Conjunto de tareas -
1) Transcribe del fragmento sobre vigilancia y arte el tramo que va desde "En su rol de" hasta "Gran Hermano omnipresente.", ambos incluidos.
2) Responde a partir del fragmento sobre vigilancia y arte:
(a) ¿Qué uso aumentó como una de las consecuencias directas de la incertidumbre?
(b) ¿Qué fecha se vincula con el fantasma que formó la mirada inquisitoria?
(c) ¿De qué tecnologías se valen las obras de muchos artistas?

La vigilancia no soluciona la catástrofe, la representa
Ante esa incertidumbre, es comprensible que una de las consecuencias directas haya sido el aumento del uso de los circuitos cerrados de televisión (CCTV). Sin embargo, como era esperable, los controles excesivos sobre la población civil y sus actividades se acrecentaron. En este contexto, cuando la aplicación de leyes y políticas contra el terrorismo atenta contra la libertad individual y de expresión, ¿cuál es el papel que le queda al arte? ¿Cómo se concibe ésta a sí misma dentro de semejante marco?
En su rol de resistencia y de reflexión, el arte comenzó a reclamar la identidad arrebatada por esa mirada inquisitoria formada por el fantasma del 11 de septiembre de 2001. Valiéndose de las tecnologías de control que utilizan los gobiernos, las obras de muchos artistas denuncian la contemplación y exposición de las personas por parte de un Gran Hermano omnipresente.

Datos de relaciones espaciales -
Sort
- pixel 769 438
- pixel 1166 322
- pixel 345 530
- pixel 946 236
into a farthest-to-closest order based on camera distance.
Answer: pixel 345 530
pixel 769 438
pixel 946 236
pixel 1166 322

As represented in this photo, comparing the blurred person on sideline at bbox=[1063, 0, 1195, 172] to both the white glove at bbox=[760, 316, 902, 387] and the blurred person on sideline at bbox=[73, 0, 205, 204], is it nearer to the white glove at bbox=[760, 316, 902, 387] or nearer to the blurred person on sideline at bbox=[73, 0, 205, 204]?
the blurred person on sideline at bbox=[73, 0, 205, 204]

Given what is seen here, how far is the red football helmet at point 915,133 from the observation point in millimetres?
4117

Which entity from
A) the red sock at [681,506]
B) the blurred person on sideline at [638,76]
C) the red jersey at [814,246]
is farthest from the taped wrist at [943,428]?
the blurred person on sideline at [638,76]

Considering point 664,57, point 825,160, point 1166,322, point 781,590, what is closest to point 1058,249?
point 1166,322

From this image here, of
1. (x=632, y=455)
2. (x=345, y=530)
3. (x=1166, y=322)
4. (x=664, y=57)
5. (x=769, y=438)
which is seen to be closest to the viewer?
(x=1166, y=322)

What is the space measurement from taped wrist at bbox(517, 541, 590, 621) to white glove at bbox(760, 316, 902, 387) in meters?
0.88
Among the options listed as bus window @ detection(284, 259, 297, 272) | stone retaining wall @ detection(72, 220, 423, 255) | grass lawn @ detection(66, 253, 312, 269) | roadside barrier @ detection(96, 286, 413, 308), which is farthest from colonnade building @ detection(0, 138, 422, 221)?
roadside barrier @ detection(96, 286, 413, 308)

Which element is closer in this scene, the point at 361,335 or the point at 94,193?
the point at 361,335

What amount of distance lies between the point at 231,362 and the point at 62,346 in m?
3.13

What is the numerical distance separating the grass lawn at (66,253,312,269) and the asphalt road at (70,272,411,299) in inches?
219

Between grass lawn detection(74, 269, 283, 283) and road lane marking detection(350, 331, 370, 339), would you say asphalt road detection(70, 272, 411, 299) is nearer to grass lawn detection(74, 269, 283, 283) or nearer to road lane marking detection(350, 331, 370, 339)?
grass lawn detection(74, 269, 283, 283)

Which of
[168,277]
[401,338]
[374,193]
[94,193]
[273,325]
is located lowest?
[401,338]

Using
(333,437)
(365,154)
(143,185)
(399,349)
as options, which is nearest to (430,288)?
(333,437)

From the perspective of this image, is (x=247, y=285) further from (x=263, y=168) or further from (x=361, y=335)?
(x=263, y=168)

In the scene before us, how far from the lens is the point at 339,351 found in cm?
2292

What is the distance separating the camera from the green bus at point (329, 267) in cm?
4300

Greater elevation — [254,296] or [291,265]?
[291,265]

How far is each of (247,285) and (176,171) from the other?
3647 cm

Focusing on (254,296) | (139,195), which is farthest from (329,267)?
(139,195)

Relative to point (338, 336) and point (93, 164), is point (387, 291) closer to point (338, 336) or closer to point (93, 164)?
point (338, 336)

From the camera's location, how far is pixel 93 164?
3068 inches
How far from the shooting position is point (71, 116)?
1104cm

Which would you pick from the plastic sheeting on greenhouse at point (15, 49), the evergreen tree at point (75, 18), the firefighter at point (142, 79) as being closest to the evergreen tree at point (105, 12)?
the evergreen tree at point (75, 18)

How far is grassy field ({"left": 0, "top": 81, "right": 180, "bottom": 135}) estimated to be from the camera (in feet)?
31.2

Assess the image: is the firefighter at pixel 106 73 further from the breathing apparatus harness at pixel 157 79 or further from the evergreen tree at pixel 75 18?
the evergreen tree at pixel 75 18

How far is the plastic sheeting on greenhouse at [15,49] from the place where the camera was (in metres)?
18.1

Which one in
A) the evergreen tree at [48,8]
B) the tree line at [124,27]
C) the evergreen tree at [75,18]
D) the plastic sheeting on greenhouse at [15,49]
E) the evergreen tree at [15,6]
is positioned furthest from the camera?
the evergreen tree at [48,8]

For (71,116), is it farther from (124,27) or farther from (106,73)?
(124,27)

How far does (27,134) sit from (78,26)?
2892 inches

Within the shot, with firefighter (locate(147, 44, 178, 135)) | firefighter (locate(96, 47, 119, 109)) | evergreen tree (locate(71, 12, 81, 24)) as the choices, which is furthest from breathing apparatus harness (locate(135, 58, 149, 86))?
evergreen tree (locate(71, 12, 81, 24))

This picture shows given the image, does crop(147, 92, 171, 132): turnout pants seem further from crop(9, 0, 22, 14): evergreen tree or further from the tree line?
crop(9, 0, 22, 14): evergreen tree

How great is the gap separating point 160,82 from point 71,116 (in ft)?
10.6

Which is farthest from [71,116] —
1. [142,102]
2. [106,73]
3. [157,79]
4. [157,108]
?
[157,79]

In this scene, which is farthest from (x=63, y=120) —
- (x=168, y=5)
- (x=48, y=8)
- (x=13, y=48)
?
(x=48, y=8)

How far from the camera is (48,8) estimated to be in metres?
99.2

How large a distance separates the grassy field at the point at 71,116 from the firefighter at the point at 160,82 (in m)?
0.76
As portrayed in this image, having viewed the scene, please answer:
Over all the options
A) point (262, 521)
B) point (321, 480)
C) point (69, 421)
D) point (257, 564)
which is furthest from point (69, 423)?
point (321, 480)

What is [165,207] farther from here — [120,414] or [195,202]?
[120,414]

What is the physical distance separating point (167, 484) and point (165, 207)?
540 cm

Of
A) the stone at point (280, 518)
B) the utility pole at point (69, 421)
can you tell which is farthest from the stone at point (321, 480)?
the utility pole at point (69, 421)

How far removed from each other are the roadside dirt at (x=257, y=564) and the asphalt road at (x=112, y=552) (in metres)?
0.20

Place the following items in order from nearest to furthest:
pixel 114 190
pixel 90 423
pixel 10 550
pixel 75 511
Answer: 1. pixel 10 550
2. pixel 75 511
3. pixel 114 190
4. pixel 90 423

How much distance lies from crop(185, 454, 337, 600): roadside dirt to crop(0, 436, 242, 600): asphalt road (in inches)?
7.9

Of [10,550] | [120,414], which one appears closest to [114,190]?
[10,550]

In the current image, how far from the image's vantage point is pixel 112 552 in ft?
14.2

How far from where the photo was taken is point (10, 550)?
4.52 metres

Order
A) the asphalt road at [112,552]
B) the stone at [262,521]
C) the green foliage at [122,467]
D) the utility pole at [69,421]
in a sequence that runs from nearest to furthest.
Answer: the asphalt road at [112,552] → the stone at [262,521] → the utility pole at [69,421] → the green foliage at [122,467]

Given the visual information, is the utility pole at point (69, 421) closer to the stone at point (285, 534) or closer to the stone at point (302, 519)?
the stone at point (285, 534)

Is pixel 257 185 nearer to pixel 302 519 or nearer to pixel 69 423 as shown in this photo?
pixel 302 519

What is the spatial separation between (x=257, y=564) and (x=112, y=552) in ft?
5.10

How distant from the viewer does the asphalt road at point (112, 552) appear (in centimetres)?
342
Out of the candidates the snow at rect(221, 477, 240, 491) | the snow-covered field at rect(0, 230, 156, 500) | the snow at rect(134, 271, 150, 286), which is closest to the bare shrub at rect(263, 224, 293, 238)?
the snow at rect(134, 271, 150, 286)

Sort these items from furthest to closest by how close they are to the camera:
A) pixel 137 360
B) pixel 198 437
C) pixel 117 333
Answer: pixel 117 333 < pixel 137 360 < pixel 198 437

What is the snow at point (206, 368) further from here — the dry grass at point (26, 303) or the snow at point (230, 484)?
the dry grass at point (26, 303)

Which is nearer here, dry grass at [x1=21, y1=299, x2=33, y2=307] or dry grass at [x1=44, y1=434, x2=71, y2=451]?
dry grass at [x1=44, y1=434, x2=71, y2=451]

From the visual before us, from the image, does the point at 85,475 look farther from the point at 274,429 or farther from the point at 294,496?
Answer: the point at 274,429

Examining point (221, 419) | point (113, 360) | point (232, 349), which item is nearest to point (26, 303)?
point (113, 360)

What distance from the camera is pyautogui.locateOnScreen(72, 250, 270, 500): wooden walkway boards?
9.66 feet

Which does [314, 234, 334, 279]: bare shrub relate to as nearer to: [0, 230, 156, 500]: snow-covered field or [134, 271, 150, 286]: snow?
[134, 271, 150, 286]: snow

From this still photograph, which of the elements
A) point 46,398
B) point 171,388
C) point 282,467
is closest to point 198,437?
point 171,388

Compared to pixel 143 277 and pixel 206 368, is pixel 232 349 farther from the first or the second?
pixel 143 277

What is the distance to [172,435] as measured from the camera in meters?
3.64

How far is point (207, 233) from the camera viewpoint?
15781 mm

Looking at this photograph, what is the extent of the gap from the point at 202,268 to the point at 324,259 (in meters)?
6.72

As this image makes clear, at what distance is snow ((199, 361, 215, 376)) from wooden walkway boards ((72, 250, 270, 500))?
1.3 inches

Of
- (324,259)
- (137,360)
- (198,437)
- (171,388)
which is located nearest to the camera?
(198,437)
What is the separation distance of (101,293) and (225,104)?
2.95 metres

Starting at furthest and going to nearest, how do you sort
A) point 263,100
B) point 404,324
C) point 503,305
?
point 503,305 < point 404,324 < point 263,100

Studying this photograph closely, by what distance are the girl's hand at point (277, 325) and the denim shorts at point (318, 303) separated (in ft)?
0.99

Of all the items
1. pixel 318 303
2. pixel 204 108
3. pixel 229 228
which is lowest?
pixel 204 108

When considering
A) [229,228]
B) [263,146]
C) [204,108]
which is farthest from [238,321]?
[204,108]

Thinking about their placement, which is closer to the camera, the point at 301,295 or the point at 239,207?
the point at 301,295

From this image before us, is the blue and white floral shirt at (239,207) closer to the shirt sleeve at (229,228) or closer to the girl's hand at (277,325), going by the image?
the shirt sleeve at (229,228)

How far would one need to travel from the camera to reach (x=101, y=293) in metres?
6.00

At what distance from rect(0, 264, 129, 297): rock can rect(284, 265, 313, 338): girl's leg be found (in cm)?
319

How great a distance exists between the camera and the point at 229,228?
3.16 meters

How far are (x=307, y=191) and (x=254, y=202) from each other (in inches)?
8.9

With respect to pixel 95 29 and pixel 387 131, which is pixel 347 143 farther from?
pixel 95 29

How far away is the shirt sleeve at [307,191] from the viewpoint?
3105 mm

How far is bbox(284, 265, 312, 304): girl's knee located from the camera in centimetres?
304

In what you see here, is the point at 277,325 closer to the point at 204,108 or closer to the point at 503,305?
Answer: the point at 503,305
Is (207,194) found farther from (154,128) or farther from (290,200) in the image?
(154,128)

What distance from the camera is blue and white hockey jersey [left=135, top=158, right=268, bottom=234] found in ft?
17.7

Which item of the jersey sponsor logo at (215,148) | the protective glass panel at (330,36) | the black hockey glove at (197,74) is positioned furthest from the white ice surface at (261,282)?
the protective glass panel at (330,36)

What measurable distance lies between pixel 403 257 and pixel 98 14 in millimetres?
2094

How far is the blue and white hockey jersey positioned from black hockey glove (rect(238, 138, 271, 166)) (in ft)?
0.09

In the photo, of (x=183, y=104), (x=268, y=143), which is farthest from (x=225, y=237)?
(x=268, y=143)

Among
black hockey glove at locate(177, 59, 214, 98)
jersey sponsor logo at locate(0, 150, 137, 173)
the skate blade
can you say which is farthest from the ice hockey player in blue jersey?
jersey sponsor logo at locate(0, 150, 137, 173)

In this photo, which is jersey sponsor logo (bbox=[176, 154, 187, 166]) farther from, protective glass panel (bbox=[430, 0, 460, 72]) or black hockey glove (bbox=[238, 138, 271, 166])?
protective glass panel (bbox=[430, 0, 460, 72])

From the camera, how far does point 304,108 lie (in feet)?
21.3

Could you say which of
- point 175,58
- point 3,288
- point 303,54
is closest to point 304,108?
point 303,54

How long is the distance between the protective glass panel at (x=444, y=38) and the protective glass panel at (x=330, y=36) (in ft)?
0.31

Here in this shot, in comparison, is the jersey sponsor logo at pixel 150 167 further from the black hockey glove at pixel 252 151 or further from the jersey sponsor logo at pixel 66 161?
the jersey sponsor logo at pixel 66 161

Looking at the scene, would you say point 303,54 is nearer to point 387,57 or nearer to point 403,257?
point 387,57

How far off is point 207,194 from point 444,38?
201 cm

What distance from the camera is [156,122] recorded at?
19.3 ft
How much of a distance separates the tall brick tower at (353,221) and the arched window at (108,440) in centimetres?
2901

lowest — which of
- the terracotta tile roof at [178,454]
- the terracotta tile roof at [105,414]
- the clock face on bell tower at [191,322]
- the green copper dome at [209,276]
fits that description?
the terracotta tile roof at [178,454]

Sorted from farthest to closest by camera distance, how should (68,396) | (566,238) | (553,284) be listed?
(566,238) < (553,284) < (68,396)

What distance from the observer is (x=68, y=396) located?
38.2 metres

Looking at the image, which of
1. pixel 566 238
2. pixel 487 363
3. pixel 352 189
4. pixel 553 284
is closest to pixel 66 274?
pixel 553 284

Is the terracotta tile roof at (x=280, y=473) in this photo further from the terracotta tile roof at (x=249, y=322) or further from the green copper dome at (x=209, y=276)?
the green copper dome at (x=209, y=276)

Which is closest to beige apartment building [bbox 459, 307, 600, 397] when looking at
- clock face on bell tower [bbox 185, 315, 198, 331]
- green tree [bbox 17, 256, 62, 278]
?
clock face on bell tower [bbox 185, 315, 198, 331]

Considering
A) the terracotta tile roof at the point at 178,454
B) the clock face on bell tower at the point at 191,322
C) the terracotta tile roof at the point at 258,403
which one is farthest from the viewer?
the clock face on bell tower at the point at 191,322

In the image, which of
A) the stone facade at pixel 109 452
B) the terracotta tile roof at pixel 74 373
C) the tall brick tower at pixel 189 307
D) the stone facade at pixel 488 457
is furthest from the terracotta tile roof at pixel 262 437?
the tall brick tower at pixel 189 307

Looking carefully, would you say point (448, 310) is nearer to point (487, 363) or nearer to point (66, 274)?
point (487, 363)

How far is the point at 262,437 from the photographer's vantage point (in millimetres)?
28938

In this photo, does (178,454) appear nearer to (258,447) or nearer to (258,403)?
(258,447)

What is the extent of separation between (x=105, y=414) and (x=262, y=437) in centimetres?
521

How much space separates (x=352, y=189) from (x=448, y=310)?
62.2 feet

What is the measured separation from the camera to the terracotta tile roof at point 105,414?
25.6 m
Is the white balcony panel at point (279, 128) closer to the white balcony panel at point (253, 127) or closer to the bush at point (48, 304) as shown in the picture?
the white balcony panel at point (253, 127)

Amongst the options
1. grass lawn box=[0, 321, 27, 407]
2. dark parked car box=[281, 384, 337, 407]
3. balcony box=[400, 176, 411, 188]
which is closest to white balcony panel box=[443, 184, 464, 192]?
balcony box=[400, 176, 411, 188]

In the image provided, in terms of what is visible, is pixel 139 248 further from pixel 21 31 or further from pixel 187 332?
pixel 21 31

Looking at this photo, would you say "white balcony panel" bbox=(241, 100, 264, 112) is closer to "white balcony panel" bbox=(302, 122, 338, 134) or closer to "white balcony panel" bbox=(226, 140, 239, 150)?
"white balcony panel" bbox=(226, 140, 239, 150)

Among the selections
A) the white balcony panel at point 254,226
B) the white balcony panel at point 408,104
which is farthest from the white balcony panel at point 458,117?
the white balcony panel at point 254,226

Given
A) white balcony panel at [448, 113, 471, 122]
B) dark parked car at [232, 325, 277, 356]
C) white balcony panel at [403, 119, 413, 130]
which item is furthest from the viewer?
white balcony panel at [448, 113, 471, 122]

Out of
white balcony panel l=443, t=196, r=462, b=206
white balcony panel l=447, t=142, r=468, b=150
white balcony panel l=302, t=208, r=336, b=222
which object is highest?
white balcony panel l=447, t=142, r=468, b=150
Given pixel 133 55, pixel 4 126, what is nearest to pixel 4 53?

Soluciones desarrolladas -
1)
En su rol de resistencia y de reflexión, el arte comenzó a reclamar la identidad arrebatada por esa mirada inquisitoria formada por el fantasma del 11 de septiembre de 2001. Valiéndose de las tecnologías de control que utilizan los gobiernos, las obras de muchos artistas denuncian la contemplación y exposición de las personas por parte de un Gran Hermano omnipresente.

2)
(a) El uso de los circuitos cerrados de televisión (CCTV).
(b) El 11 de septiembre de 2001.
(c) De las tecnologías de control que utilizan los gobiernos.